你想要的是一个保持插值的平均值。John D'Errico 有您正在寻找的确切解决方案，但是用 MATLAB 编写。

https://www.mathworks.com/matlabcentral/newsreader/view_thread/31378

function [y,spl]=mean_series(ymeans,n,EndConditions)
% mean_series: cubic spline resampling of series in x
% (n times), maintaining the mean
%
% arguments:
% ymeans - vector of means
% n - 
% EndConditions - flag specifying natural or not-a-knot 
% end conditions on the spline. 
% EndConditions == 0 --> natural
% EndConditions == 1 (default) --> not-a-knot
%
% y - interpolated series, y has the property that:
% ymeans == sum(reshape(y,n,length(x)))
%
% spl - cubic spline as a piecewise cubic Hermite function

% ensure that ymeans is a column vector
ymeans=ymeans(:);
nmeans=length(ymeans);

% things will fail unless there are at least two
% points in ymeans
if nmeans<2
  error 'I require length(ymeans)>=2 or dire things will happen'
end

% nmeans+1 implicit knots
nk=nmeans+1;

% implicit positions of points supplied
xmeans=(0:(nmeans-1))';

% implicit positions of knots
knots=(0:nmeans)'-0.5;

% knot spacing
delta=diff(knots);

% implicit coordinates of the points to be predicted
% (interpolations at these points)
x=linspace(knots(1),knots(end),nmeans*n+1)';
x(end)=[];
ny=n*nmeans;

% define the spline as a piecewise cubic Hermite at
% the knots. This gives us nk function values and
% nk derivatives.

% Force the spline to be C2. compute the matrix
% relating function values to first derivatives,
% comes about from second derivative continuity at
% the knots. these will be equality constraints on
% the unknown spline coefficients.
feq=zeros(nk-2,nk);
deq=zeros(nk-2,nk);
rhseq=zeros(nk-2,1);
for i=2:(nk-1)
  j=i-1;
  feq(j,i+[-1 0 1])=-[-6/delta(j)^2 , ...
      (6/delta(j)^2)-(6/delta(i)^2) , 6/delta(i)^2];
  deq(j,i+[-1 0 1])=[2/delta(j) , ...
      4/delta(j)+4/delta(i) , 2/delta(i)];
end

% next, "evaluate" the points through the implicitly
% defined spline. We do not yet have the coefficients
% defining the spline, but we will eventually.
% k specifies which knot interval the points fall in.
k=repmat(1:nmeans,n,1);
k=k(:);

t=(x-knots(k))./delta(k);
t2=t.*t;
t3=t2.*t;
s2=(1-t).*(1-t);
s3=s2.*(1-t);

% build the matrix sparsely for efficiency, then convert
% the system to full since its really not sparse enough
% to save much.

## 所给资料:
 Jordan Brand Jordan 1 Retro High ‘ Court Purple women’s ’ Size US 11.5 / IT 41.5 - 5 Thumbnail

## 思考题:
1. 请用两句话概括节选的要点。
2. 请将节选中以含有“k=repmat(1:nmeans,n,1);”的字句开头、以“to save much.”结尾的部分逐字复制出来。

## 练习答案:
1. 节选指出，对方想要的是一个保持插值的平均值，并称 John D'Errico 有用 MATLAB 编写的确切解决方案。所附函数 mean_series 以三次样条对序列进行 n 倍重采样并保持均值，要求 ymeans 至少含两个点，并依靠节点处二阶导数的连续性使样条达到 C2。

2.
k=repmat(1:nmeans,n,1);
k=k(:);

t=(x-knots(k))./delta(k);
t2=t.*t;
t3=t2.*t;
s2=(1-t).*(1-t);
s3=s2.*(1-t);

% build the matrix sparsely for efficiency, then convert
% the system to full since its really not sparse enough
% to save much.